— Begin Passage —

September 27, 2022
Posted: October 25, 2021 12:58 pm
Atmospheric River Pounds Northern California with Heavy Rains
A powerful atmospheric river is making a significant dent in the drought conditions that have been persistent throughout much of the West Coast. A bomb cyclone that formed last week out in the Pacific Ocean is now moving into the northwest corner of the US bringing heavy rain and gusty winds.
It was a rough Sunday for much of Northern California as numerous events of widespread flooding began to roll in. An apartment building and nearly 100 homes in Santa Rosa needed to be evacuated due to flooding on the roadways. Water rescue crews were dispatched to evacuate some of the stranded residents.
A suburb of Portland, Oregon, was also subject to flash flooding as heavy rains descended on the city. The police department of Hillsboro was forced to issue a warning to residents about flooded roads filled with debris.
While Sunday delivered the brunt of the bomb cyclone, scattered isolated rain showers were the story for the last several days for much of Northern California, Oregon, and Washington state. It has been raining every day for nearly a week in Redding, California. This is highly unusual for a part of the state that is generally dry. Many of the cities in Northern California are well ahead of the normal pace for rainfall this month at the hands of the atmospheric river in place over the region.
So what exactly is an atmospheric river? This weather phenomenon is best described as a firehose of intense moisture that drops significant amounts of rain to the lower elevations and snow in the higher terrains. This atmospheric river is unleashing its massive amounts of moisture to the northern and central parts of California and up into Oregon. The heavy precipitation is expected to continue through Monday.
Forecasters are predicting that rain may fall at a rate of up to two inches per hour for several consecutive hours. Rainfall measurements of four to eight inches are on tap for this region, particularly in the western-facing slopes of the mountainous region located to the north of San Francisco. The foothills of the northern Sierra could see up to 16 inches of rain in a 48-hour period until late Monday night.

— End Passage —

> [Requests]
1 - Condense the paragraph of the atmospheric river article that begins "It was a rough Sunday" into two shorter sentences, keeping its main facts.
2 - Reproduce the atmospheric river article word for word from "So what exactly" to "continue through Monday.".
Rely only on the atmospheric river article to complete this work.

— Begin Supplied data —

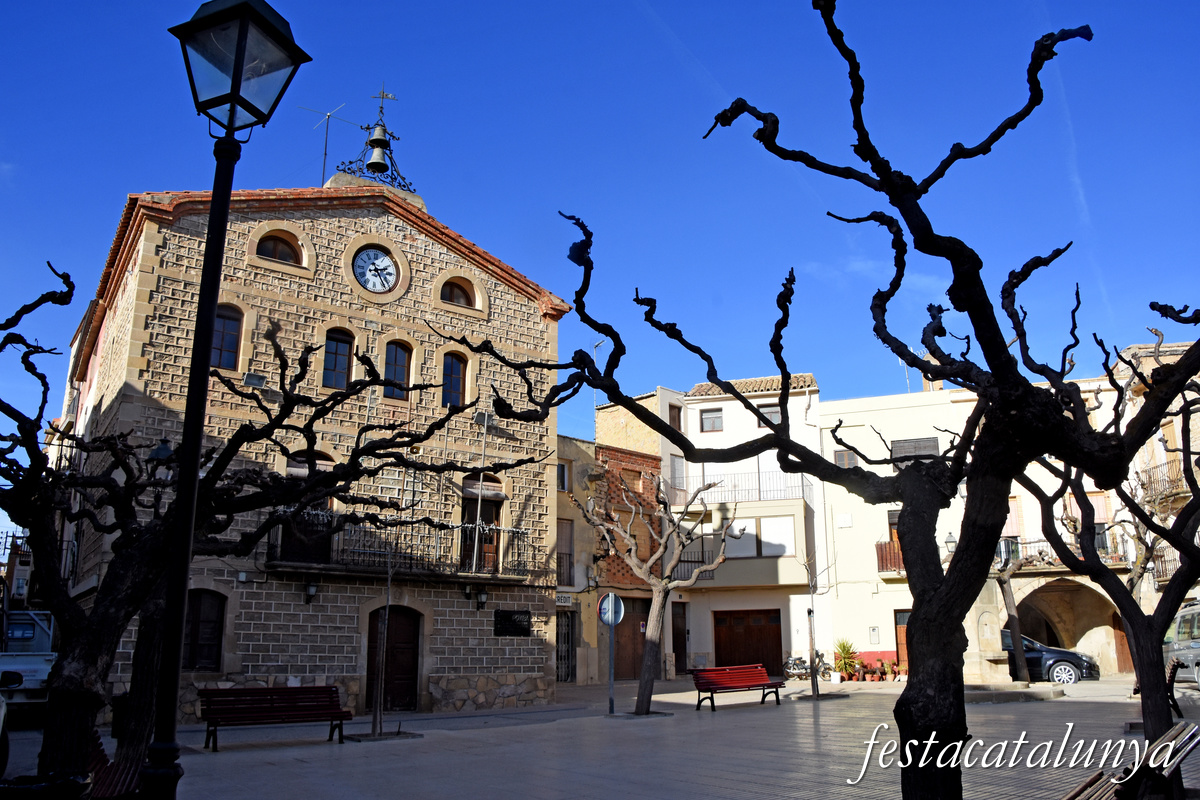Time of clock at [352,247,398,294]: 2:24
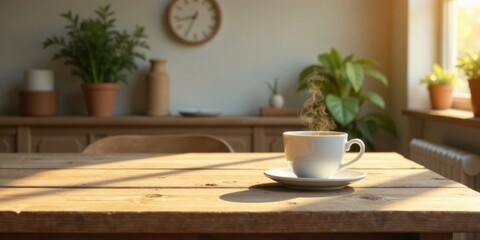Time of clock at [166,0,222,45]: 8:34
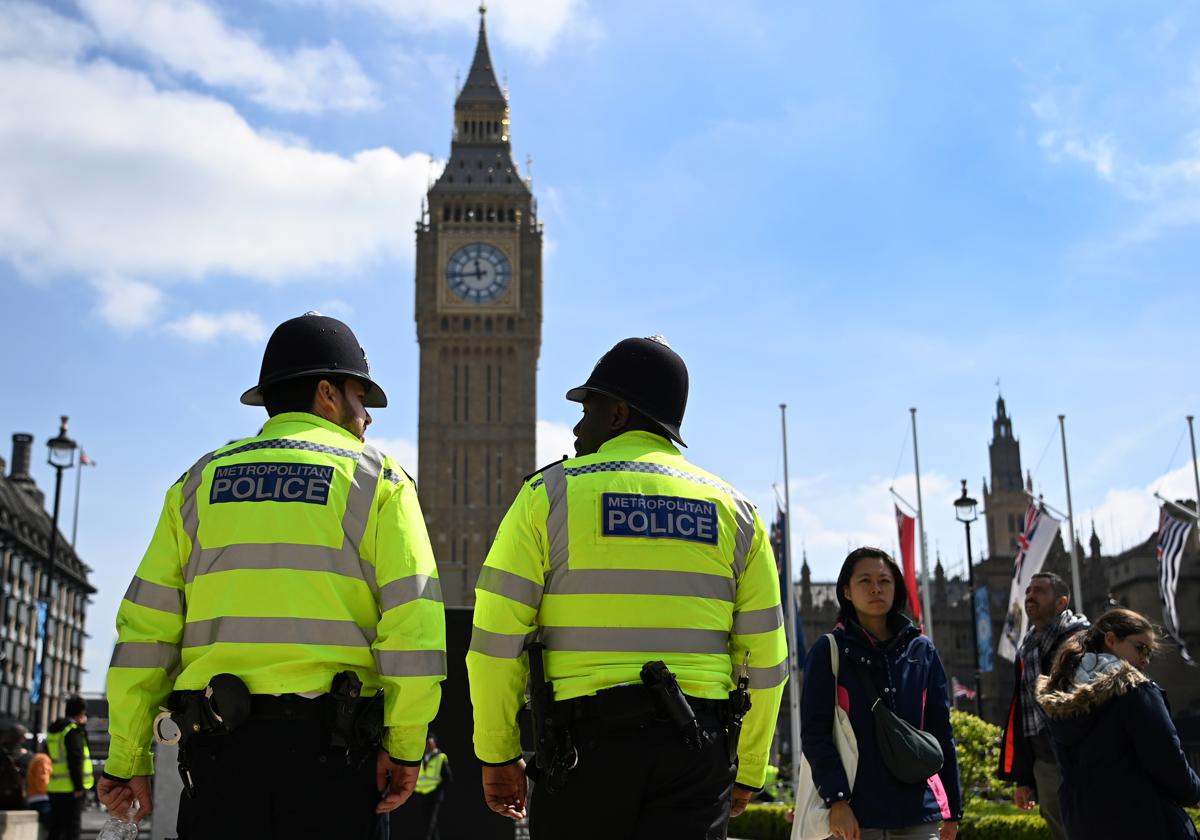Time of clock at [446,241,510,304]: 11:43
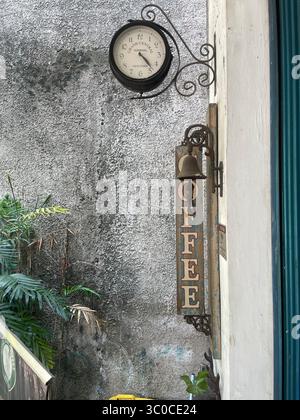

— End Supplied data —

> [Results of the tasks]
1 - Widespread flooding struck much of Northern California on Sunday. In Santa Rosa, flooded roadways forced the evacuation of an apartment building and nearly 100 homes, and water rescue crews were sent to evacuate stranded residents.

2 -
So what exactly is an atmospheric river? This weather phenomenon is best described as a firehose of intense moisture that drops significant amounts of rain to the lower elevations and snow in the higher terrains. This atmospheric river is unleashing its massive amounts of moisture to the northern and central parts of California and up into Oregon. The heavy precipitation is expected to continue through Monday.